Apesar de poder afetar adolescentes mais velhos e adultos jovens, de 20 anos, Maria João Batista garante que atinge em especial “crianças entre o ano de idade e os 14 anos, sendo mais frequente entre os 9 e os 12 anos”. Por isso, para a médica, este é um argumento a favor da vacinação desta faixa etária. “A forma de evitar o MIS-C é evitar a infeção com o Sars-CoV-2, pelo que todas as medidas que permitam diminuir a transmissão do vírus contribuem para diminuir o número de casos.
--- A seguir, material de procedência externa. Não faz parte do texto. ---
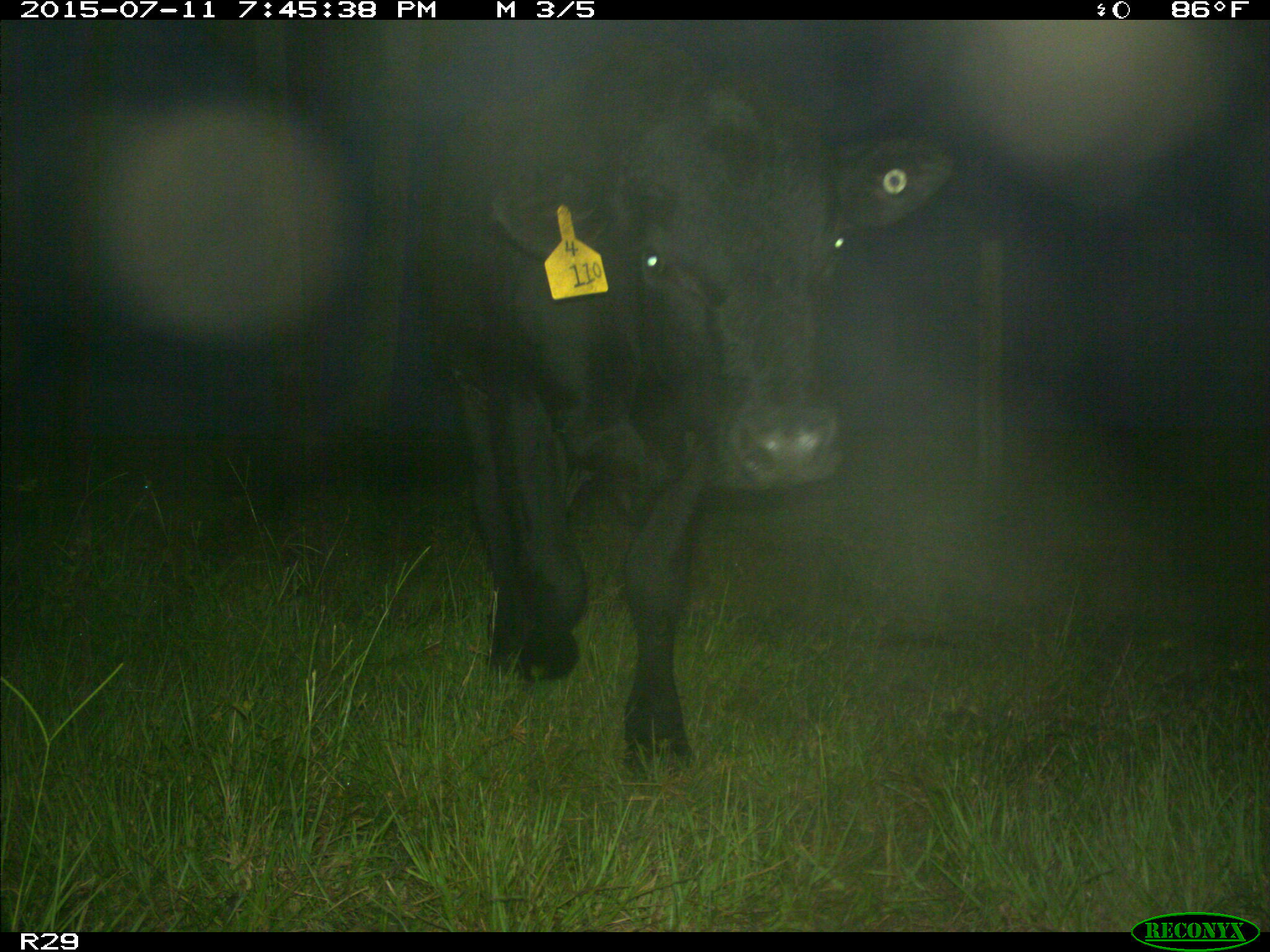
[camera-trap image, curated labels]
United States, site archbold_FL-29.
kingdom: Animalia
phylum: Chordata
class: Mammalia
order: Artiodactyla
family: Bovidae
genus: Bos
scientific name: Bos taurus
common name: domestic cow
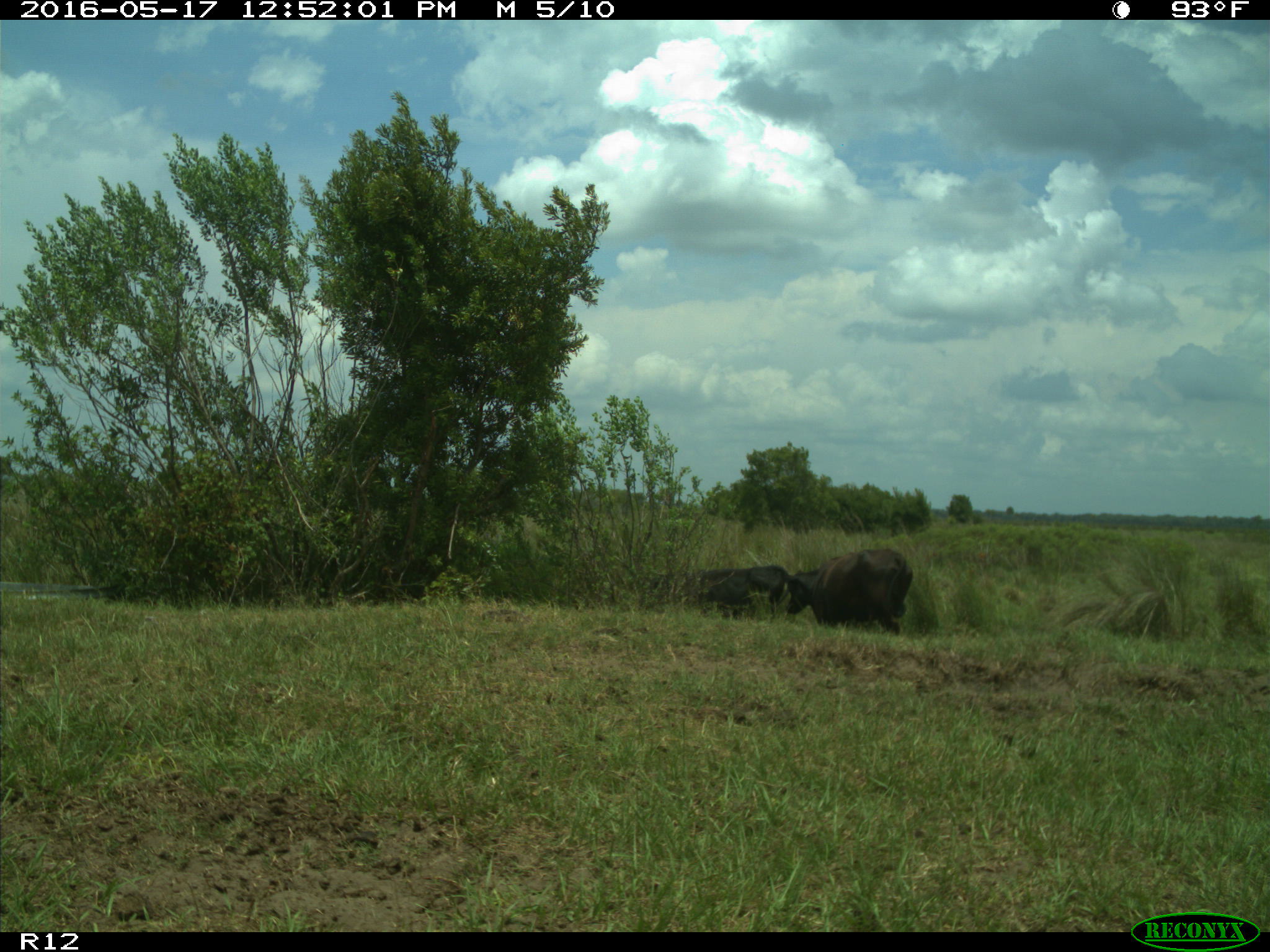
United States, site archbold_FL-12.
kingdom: Animalia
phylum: Chordata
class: Mammalia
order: Artiodactyla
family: Bovidae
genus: Bos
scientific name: Bos taurus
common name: domestic cow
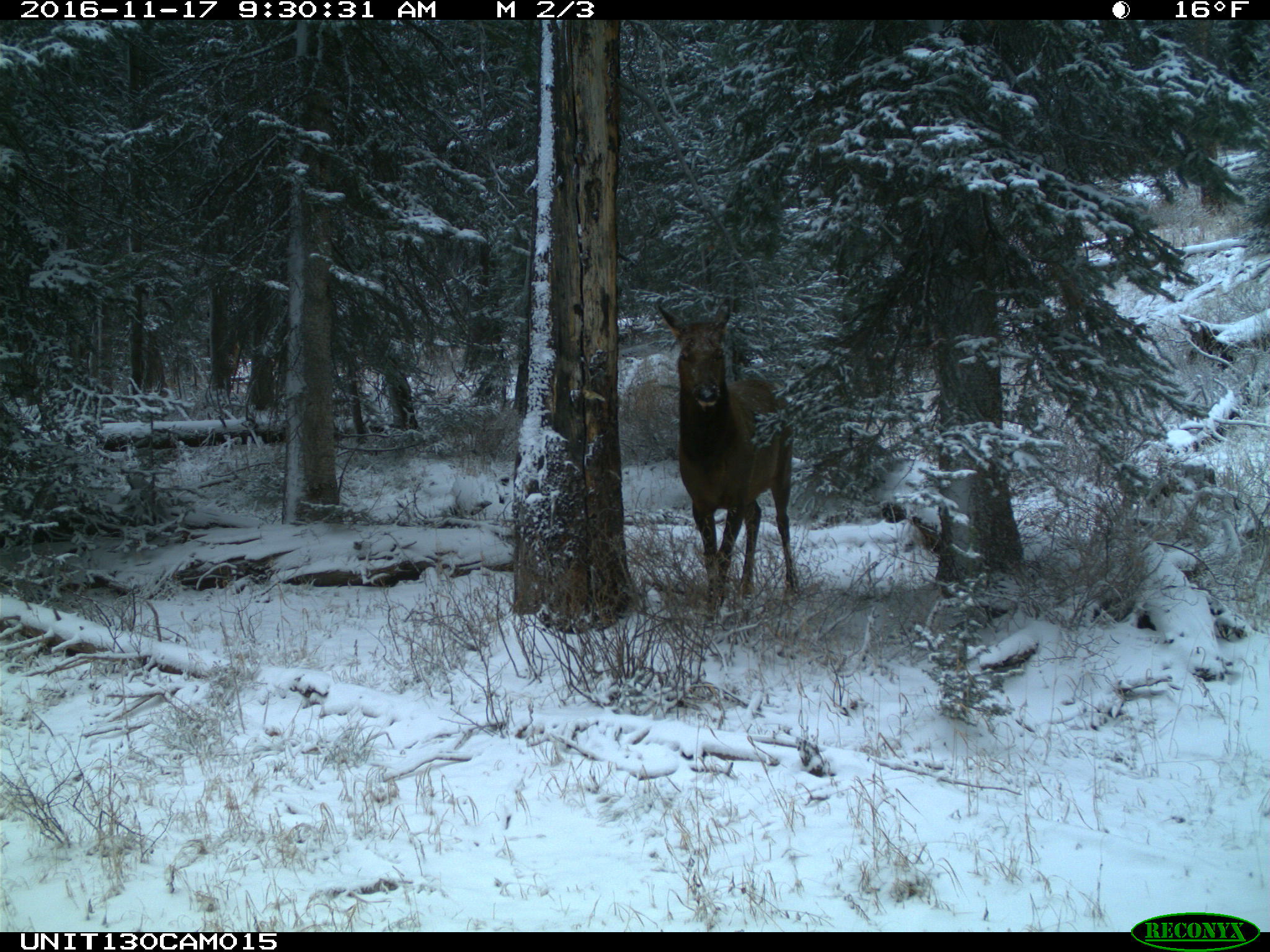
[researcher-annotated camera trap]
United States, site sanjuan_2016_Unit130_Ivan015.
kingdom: Animalia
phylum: Chordata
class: Mammalia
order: Artiodactyla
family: Cervidae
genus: Cervus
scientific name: Cervus elaphus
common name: red deer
Cervus elaphus (red deer).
Teoricamente, ao conferir proteção para o vírus, a vacina contribui para evitar o MIS-C”, explica, admitindo, porém, que ainda não há “dados concretos que permitam saber se é assim”.

É esta falta de dados finais que levam Cristina Camilo a ter uma posição diferente. “Vamos ver primeiro na faixa dos 12 ao 17 que já foi vacinada se há impacto na redução do MIS-C. Se houver, então faz sentido avançar com vacina nos mais novos”, defende, acrescentando que apenas se trata de “esperar” um pouco mais.
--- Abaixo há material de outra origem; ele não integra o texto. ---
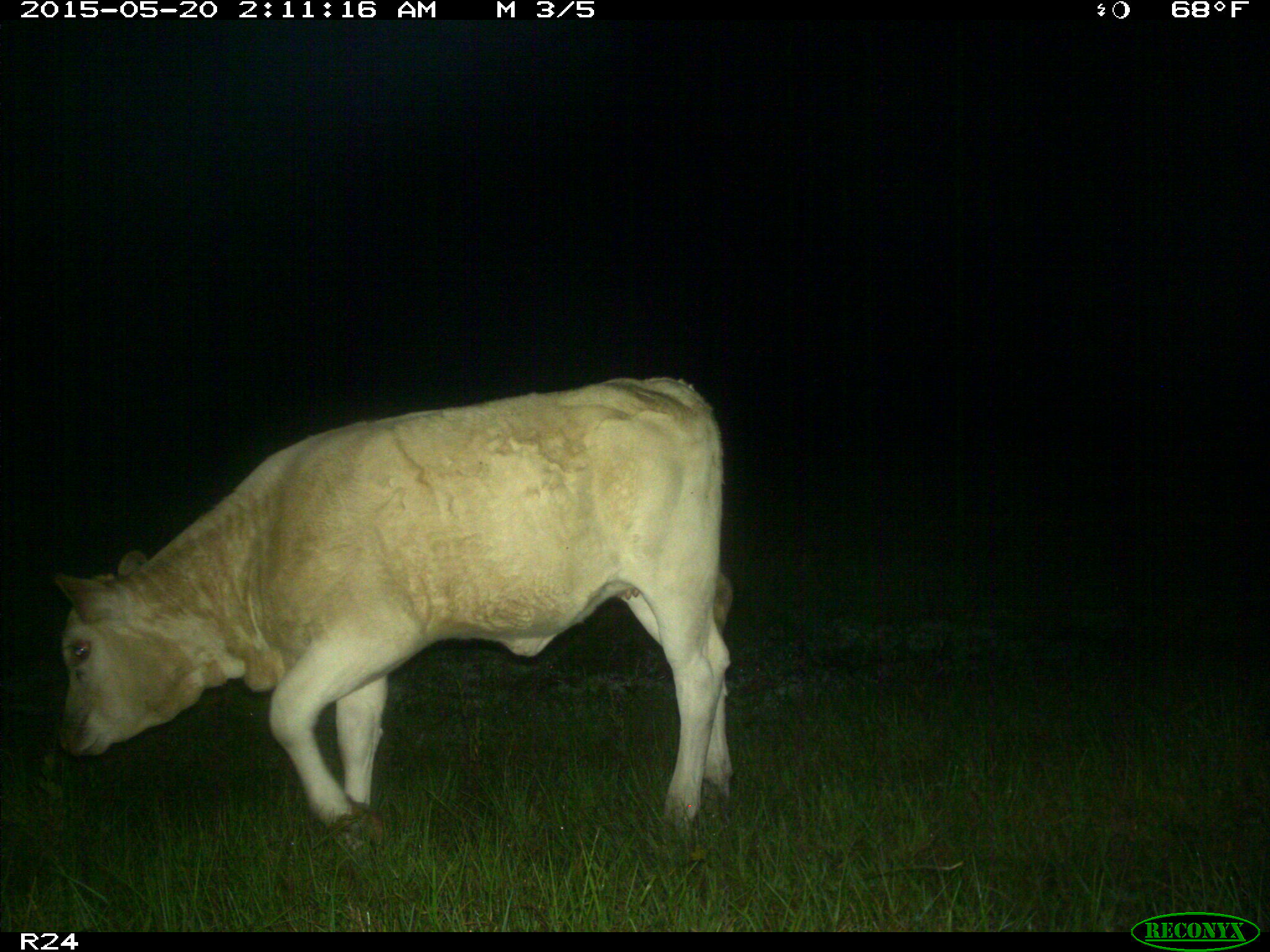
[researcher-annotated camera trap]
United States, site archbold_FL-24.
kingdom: Animalia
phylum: Chordata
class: Mammalia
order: Artiodactyla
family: Bovidae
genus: Bos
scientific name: Bos taurus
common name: domestic cow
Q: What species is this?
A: Bos taurus (domestic cow).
Mas para Fátima Pinto, diretora do Serviço de Cardiologia Pediátrica do Hospital do Hospital de Santa Marta não há razão para indecisões: “Sendo uma forma de Covid-19 não é mais do que uma estupidez dizer que a vacina não atua no MIS-C”.

Maria João Batista, por sua vez, lembra ainda que tendo em conta que a incidência nas crianças está a aumentar, isso pode traduzir-se num crescimento de casos deste problema de saúde: “Os dados que temos demonstram que a doença aumenta paralelamente ao número de casos positivos para Sars-CoV-2. Ou seja, em alturas em que há mais pessoas positivas, sobretudo crianças, é mais provável surgirem mais casos de MIS-C. Mas a proporção parece manter-se ao longo do tempo, desde o inicio”.

O primeiro caso de MIS-C detetado em Portugal ocorreu, no início de 2020, num adolescente de 14 anos que ficou internado no Hospital Dona Estefânia, adiantou Fátima Pinto, acrescentando que foi até referenciado para um estudo internacional da Associação Europeia de Cardiologia Pediátrica.

Esta doença rara tem sido, de acordo com as médicas, o grande problema do Sars-CoV 2 nas crianças e adolescentes. “A doença covid-19 típica dos adultos é muito rara nas crianças. Para percebermos o verdadeiro impacto da infeção pelo Sars-CoV-2 neste grupo etário temos que conhecer os números das formas da doença mais frequentes nas crianças, como o MIS-C”, explica Maria João Batista, sublinhando que a doença foi descrita pela Organização Mundial de Saúde pela primeira vez em maio de 2020, tendo sido desde aí identificados casos pelo mundo todo.

Quanto a Portugal, diz, surgiram “mais casos no final de 2020 e início de 2021, tendo sido os mais graves na fase inicial em que ainda não se conhecia bem a doença e a importância de a identificar e tratar rapidamente”.

O que é esta doença?

O MIS-C é uma doença “em que existe inflamação de vários órgãos, incluindo coração, pulmões, rins, cérebro e órgãos gastrointestinais”, explica a presidente da Sociedade Portuguesa de Cardiologia Pediátrica, contando que “surge em algumas crianças e adolescentes que estiveram expostos ao vírus SARS-CoV2”.

O que não se sabe ainda é porque motivo “só algumas crianças desenvolvem esta doença". “Mas parece ser uma resposta inflamatória exagerada do organismo ao vírus, que acaba por ser prejudicial”, adianta Maria João Batista, lembrando que apesar de o MIS-C poder “ser muito grave, até fatal, “a maior parte das crianças melhora se a doença for detetada e tratada precocemente”.